A The two most extreme states observed in a 3D variability analysis of the A2ML1-CC with map and models superimposed. Except for the TE and CUB domains, only limited differences between the two states are observed. In the magnified view, the extreme positions of the TE domain are compared. B–D SDS-PAGE analyses of selected fractions from the SEC runs with native, methylamine-activated, and TEV-P cleaved A2ML1t-fMG8. Native A2ML1 was used as a control during SDS-PAGE analysis. The identities of the specific bands on the SDS-PAGE gels were confirmed by LC-MS/MS. In native A2ML1t-fMG8, the MG8 domain co-elutes with the rest of A2ML1 during SEC despite furin cleavage between CUB and MG8 (panel B), while the MG8 domain elutes independently of the rest of A2ML1 during SEC after activation by methylamine or TEV-P (panels C, D). This experiment was performed once.

Fig. 6. The conjugated protease has rotational freedom in an environment containing flexible extended regions.

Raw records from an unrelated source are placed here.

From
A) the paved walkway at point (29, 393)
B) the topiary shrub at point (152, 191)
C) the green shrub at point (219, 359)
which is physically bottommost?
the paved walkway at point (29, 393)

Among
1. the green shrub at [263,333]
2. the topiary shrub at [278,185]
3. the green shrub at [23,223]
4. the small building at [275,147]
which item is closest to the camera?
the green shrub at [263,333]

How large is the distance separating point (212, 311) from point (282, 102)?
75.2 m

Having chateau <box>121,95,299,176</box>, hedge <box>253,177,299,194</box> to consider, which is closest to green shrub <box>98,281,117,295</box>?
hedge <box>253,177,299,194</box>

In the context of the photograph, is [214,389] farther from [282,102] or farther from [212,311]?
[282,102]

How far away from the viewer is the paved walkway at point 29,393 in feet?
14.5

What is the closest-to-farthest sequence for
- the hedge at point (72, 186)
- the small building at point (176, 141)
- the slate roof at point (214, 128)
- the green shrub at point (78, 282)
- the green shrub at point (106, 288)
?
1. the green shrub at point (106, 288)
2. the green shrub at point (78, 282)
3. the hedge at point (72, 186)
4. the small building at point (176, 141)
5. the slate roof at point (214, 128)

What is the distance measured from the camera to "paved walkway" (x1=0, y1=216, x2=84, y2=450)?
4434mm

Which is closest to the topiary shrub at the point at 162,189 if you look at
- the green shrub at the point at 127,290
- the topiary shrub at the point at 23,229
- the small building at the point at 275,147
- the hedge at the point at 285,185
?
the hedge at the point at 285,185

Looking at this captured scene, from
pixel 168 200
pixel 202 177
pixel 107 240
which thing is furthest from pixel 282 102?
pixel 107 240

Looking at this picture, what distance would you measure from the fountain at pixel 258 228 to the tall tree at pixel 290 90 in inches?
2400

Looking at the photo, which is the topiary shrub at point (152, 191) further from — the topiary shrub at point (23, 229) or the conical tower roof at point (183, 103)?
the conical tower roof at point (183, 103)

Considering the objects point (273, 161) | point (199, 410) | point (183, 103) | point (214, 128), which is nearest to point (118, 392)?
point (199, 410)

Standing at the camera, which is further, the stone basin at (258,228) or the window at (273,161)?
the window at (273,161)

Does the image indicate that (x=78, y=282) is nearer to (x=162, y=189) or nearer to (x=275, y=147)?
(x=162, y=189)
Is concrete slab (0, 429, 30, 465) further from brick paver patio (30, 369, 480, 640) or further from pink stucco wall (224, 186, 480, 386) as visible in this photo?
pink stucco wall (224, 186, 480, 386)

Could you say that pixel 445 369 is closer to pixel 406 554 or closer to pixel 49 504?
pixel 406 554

A Comparison of the EM maps for A2ML1-CC and A2ML1-CE with a docked TEV-P. The absence of EM map density close to the thioester suggests rotational freedom and multiple possible conjugation sites on the protease. Strikingly, weak density is present in the volume of the docked TEV-P in A2ML1-CE, possibly due to a few preferred conformations of the LNK region in the empty trap state. B Hypothetical full model of native A2ML1. LNK residues not modeled in any of the structures were taken from the alphafold2 prediction. The bait region was modeled by hand in Coot with exposure of the experimental cleavage sites presented in Fig. 1E, F. C Hypothetical full model of cleaved A2ML1. Regions in LNK and the N-terminal part of the bait region (BR-N) not modeled in A2ML1-CC were modified manually in Coot starting from their conformation in panel B.

Fig. 7. A conserved mechanism for the conformational change in A2MF proteins.

A The BR-C retracts through the channel upon bait region cleavage and associates with a novel binding site formed by the MG6 and MG7 domains. The BR-C is presented in a back view compared to the front view in Fig. 2H. B Upon retraction of the BR-C, the MG3 and MG7 domains can move toward the LNK region to close the BR-C accommodating channel. Arrows indicate direction and magnitude of movement between the native (left) and cleaved state (right). C Magnified view of the BR-C in A2ML1-CC featuring the tight recognition of Arg730. D Equivalent view of the Nt-α′ region in complement C4b. E A hypothetical series of events from reversible protease-A2ML1 association and formation of the covalent bond (conjugation) between cleaved A2ML1 and the protease (steps 1–6). In step 3, the protease has cleaved and associates non-covalently with A2ML1. The BR-C has not retracted, and no overall conformational change has taken place. In step 4, the BR-C has retracted and the MG2-3-LNK delimited channel is open. In step 5, the channel has closed upon movement of the MG3 and MG7 domains. In step 6, the conformational change is complete, and the TE domain has formed a covalent bond to the protease. The protease may escape at any step between bait region cleavage and conjugation; steps 7–8 show one scenario where the protease escapes at a point late in the conformational change.